What It Looks Like in the Real World
Once upon a time, a large U.S. business was hacked. The company’s customer data was stolen, and the hack made headlines. Fast forward several years, and that company's transformed cyber defense culture offers an instructive look at what cybersecurity maturity looks like in the real world. The company created a culture that is incredibly situationally aware, very sensitive to what's going on, highly trained in terms of how to address any types of risk, and continually tests and reevaluates the organization's capabilities. It actively trains its employees and even offers them financial rewards as incentives to increase and retain their knowledge.

When I talked to them two years ago, they explained how they started by bringing in people from the NSA, the FBI, and the CIA to help them build a culture that was continuously evaluating cybersecurity. They had teams watching server activity around the world. They identified specific threat sources, in their case, approximately six nation-states, and they were continually replicating the kinds of attacks emerging from those bad actors to test their readiness to withstand them. The company had a team that did nothing but monitor the activity of these six or so bad actors.

When you talk about maturity at the highest level, it's about optimizing, which means that you can generate predictive analytics. One of that company’s capabilities is to anticipate and identify when a threat source might generate an attack. Such a system might rely on classifying activity levels, common behaviors, anything that could be an indicator that an attack might be underway. By characterizing the attacks, they were able to create a flow of intelligence that was able to classify on-the-fly what an attack might do. One team at the firm was devoted to simulating these attacks.

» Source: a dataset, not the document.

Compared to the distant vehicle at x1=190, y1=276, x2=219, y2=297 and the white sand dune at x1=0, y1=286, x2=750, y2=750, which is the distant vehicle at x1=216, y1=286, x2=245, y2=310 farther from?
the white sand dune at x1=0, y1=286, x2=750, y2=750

Another major leg supporting the company’s security transformation was a significant push to train all relevant employees to recognize cyberattacks. Arming their employees with knowledge added to the organization's resiliency by creating a second line of defense. So, for example, say somebody set up a new system without following proper protocol, and it became a point of vulnerability. That system would be surrounded by other employees that could recognize its vulnerability and alert the organization to address related exploits. Every quarter the company trained and evaluated more employees. It affected their pay scale and was part of the measurement system. The upshot: awareness was ingrained into the everyday practice of how employees did their jobs.

The CMMI Cybermaturity Platform enables organizations to assess their capabilities continuously, an excellent step to guide you down the path toward cyber resiliency. Based on industry best practices and regularly updated, it provides a platform for continuously building, reassessing, and evolving mature capabilities.

Old Mad-Eye would probably feel right at home in a situationally aware, cyber-resilient culture. Everyone else: practice getting comfortable with being uncomfortable. Over the long haul, you'll be better off for it.